There are about 30 million teleworkers in the United States - people who work at least one day a week outside company offices, using communications links such as the Internet to conduct business. Some teleworkers work at home, some on the road and some from satellite offices.

Teleworkers say the chance to work at home or closer to home saves time, lowers commuting expenses and reduces stress.

Many say teleworking also increases their productivity. Government worker Jane Schuchardt says working out of an office in her home one day a week, enables her to concentrate better.

"When I am in the office, it is constant meetings and constant bombardment and it makes it difficult to do any kind of work that requires real thinking," she said. "Major projects where you really need to shut everything else down, all the noise around you, to be able to write a big report, I tend to save those big projects for when I'm working in another site."

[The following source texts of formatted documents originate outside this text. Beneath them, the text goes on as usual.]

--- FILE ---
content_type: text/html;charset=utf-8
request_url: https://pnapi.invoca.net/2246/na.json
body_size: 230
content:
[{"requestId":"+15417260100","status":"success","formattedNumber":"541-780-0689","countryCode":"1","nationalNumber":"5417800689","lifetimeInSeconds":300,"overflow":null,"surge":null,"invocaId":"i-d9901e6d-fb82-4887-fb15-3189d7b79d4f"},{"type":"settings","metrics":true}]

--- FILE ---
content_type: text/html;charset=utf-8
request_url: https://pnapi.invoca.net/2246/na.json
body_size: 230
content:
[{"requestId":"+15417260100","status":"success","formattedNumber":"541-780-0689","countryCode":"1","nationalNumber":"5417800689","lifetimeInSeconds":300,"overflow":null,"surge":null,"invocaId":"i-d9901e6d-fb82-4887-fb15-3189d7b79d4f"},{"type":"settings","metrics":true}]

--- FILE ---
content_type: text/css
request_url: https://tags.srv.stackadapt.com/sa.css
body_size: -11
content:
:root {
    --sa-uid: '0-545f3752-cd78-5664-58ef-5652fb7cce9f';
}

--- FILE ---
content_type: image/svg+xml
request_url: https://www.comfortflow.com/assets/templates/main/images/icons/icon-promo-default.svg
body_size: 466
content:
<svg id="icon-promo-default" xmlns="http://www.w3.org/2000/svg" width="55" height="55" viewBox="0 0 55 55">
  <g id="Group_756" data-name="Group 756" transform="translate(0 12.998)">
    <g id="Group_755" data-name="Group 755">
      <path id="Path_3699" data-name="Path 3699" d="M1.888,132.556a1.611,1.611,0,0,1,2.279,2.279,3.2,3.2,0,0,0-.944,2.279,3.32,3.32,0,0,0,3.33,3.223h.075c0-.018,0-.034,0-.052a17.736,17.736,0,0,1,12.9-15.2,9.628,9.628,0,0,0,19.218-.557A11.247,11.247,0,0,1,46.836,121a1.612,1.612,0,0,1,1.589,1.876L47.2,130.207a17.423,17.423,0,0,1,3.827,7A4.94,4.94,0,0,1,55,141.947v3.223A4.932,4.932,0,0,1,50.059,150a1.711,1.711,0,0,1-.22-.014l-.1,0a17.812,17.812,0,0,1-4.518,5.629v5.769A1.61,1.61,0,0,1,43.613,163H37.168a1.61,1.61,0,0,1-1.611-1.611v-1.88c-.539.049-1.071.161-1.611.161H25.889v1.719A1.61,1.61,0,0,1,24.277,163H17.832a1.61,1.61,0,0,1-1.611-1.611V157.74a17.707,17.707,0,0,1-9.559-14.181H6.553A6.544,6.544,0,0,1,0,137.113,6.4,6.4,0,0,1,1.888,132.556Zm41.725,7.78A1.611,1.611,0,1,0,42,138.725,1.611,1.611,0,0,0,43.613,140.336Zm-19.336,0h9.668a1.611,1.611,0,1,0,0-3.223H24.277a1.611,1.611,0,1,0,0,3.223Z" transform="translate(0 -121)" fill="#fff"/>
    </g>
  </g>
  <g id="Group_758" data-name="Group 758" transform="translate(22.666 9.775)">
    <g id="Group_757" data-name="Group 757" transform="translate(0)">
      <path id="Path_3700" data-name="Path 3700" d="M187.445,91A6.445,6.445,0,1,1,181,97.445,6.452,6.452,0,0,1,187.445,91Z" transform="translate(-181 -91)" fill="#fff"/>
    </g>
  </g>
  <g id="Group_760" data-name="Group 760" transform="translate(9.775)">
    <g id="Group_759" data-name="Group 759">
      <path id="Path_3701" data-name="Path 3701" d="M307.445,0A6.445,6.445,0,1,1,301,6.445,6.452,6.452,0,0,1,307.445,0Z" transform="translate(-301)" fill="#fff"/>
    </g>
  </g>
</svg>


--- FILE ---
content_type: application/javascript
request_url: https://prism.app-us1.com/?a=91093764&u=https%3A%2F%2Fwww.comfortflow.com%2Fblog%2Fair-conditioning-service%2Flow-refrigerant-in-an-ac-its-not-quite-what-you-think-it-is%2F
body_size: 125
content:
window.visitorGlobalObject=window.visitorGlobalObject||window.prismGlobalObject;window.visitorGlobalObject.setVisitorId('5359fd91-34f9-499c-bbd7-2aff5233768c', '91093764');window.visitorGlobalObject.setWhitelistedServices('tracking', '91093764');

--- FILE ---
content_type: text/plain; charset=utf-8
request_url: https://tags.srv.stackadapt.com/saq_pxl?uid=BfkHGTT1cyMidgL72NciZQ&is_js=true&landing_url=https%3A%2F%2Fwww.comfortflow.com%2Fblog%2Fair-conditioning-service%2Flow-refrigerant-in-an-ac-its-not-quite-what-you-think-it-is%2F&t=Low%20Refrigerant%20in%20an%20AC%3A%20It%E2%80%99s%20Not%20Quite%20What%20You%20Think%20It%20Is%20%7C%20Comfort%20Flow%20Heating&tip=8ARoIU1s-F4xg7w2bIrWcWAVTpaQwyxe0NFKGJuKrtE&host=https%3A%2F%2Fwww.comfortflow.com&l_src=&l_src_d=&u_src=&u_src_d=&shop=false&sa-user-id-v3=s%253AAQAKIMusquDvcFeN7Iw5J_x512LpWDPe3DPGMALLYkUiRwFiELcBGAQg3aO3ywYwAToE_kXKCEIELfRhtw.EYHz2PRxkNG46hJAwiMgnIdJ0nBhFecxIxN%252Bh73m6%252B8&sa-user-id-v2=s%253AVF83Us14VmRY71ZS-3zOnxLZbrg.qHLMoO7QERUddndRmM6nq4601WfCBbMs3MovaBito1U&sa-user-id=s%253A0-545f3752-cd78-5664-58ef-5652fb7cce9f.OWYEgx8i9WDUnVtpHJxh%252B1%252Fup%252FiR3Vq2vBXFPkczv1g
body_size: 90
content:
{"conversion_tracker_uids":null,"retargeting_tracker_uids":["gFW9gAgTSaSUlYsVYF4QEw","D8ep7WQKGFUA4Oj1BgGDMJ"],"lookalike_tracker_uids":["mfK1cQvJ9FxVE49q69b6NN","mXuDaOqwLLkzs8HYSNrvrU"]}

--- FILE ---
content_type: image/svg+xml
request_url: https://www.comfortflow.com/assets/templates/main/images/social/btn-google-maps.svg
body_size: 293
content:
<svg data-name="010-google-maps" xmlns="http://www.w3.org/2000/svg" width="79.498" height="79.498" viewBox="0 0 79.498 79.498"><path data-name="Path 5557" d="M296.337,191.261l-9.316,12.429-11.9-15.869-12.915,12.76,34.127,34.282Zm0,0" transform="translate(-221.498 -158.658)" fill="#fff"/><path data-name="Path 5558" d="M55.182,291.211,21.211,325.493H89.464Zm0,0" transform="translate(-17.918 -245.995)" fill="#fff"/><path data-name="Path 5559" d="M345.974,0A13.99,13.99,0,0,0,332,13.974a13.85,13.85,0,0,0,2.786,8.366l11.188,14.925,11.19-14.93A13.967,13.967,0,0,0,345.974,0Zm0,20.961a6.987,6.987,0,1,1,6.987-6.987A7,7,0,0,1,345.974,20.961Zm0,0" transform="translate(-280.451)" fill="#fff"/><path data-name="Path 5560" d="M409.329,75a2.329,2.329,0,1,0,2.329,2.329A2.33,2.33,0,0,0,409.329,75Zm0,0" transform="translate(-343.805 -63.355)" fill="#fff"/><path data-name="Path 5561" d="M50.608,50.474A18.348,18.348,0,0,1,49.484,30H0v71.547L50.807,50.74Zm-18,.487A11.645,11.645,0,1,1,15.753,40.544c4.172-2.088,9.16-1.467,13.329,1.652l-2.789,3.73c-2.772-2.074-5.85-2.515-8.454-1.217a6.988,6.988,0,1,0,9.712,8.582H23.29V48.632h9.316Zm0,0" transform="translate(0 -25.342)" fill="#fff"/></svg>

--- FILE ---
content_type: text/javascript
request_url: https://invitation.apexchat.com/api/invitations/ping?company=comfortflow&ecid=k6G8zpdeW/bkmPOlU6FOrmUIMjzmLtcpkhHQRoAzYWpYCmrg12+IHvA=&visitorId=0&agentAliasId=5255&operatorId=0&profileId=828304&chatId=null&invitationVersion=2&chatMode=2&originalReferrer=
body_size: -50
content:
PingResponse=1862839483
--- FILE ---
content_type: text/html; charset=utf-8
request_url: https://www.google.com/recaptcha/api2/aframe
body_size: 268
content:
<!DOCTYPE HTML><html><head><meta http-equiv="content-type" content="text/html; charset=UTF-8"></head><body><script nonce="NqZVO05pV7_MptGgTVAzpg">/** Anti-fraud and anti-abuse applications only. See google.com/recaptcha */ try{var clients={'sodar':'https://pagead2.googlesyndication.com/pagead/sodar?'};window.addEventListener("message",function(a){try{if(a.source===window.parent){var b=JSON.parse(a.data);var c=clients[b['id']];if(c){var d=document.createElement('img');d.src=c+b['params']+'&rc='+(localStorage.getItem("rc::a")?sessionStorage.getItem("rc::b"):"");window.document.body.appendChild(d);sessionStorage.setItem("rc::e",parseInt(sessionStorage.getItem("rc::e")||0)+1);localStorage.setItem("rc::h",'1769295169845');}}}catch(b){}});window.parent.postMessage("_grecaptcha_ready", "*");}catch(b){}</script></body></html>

Jane Schuchardt is not alone. Seventy-five percent of home workers surveyed by the Gartner Group, a business consulting firm, said working at home increased both the amount and quality of work produced.

American Express estimates the company's teleworkers produce 43 percent more business than office workers doing the same job.

That may be because they have more time, since they do not have to commute to work. Chuck Wilsker, the director of a coalition that promotes teleworking, says the average U.S. worker takes 40 minutes traveling to and from work every day. That adds up to the equivalent of eight working weeks a year.

Hours spent in traffic not only waste time, he says; they also create air pollution.

"There are five cities - Washington, Philadelphia, Denver, Houston, Los Angeles - that are offering environmental credits and training to businesses that would like to develop an enhanced telework program," Mr. Wilsker said. "People do this because it makes environmental sense."

For increasing numbers of countries it makes demographic sense too. Worried about having enough workers in its rapidly aging population, Chuck Wilsker says, Japan sees teleworking as a way of enabling older people to keep working. He says the U.S. government is also studying the possibility.

"As the baby boomers age, there is going to be a reduction in qualified workers as people retire, so they are looking for a means to increase the work force through offering new opportunities," he said. "Telework is a great opportunity for older people who are not as mobile as others."

Telework is also a means of moving jobs to places of high unemployment, since technology hook ups make a teleworker's physical location irrelevant. Chuck Wilsker says for all these reasons he expects the number of U.S. teleworkers to continue increasing steadily.